The court, however, didn’t see it that way. Tax exemptions for churches in American history even precede the 16th Amendment, passed in 1909, that allowed Congress to levy an income tax. The housing allowance has secular purposes such as treating ministers equally to secular employees (other occupations historically received similar housing allowances), keeping the government from excessive entanglement with religion, and to avoid discriminating between pastors who have their parsonage provided by the church, and pastors who must find and pay for their own living arrangements.
And, as a practical matter, it keeps churches functioning by providing an easy way for cash-strapped congregations to support their pastors.

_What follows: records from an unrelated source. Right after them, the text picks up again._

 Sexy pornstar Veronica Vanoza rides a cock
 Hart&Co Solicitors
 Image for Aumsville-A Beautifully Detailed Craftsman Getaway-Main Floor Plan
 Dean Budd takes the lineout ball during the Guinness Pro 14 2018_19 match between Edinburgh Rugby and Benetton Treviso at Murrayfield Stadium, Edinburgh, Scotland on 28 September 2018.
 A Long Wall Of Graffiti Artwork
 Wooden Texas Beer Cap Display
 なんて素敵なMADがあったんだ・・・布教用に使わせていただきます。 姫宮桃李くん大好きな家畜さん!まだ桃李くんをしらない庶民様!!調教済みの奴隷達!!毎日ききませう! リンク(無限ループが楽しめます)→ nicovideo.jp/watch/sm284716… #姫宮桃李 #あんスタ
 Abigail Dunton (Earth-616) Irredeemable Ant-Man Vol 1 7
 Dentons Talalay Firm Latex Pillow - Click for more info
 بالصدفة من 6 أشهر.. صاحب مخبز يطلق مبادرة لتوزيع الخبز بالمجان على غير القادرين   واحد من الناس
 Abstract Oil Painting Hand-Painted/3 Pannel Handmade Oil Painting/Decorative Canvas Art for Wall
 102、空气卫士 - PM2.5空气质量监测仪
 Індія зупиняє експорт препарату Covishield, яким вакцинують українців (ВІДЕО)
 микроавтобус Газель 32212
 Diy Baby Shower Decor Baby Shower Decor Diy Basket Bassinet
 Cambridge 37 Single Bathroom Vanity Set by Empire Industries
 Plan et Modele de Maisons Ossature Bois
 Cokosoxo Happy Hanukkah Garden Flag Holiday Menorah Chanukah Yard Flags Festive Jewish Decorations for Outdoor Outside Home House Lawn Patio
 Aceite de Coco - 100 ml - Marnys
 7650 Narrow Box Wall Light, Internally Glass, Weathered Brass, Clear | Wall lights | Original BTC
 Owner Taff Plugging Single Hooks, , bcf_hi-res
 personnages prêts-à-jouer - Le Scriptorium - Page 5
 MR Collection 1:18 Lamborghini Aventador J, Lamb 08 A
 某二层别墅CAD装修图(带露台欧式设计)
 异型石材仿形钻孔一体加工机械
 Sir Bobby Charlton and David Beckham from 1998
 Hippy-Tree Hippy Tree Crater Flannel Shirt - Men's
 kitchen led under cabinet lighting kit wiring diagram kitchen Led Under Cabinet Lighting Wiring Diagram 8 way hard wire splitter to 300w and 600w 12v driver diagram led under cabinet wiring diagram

I know, because I’ve been there. I took a serious pay cut when I left my legal job with a nonprofit organization and entered full-time church ministry. For seven years as an associate pastor at a small church, the faithful struggled to meet the financial support of two pastors plus everything else in the ministry requiring financial outlays. Both my church family and I benefitted from the use of the housing allowance.
The allowance, though a small benefit, helped. Now that I’m no longer in church ministry, I can appreciate the need for the allowance as a matter of public policy. Our nation’s churches meet the needs of the neighborhoods in which they are located in a way that no government program could ever achieve. The housing allowance is a no-brainer way of helping to make that happen.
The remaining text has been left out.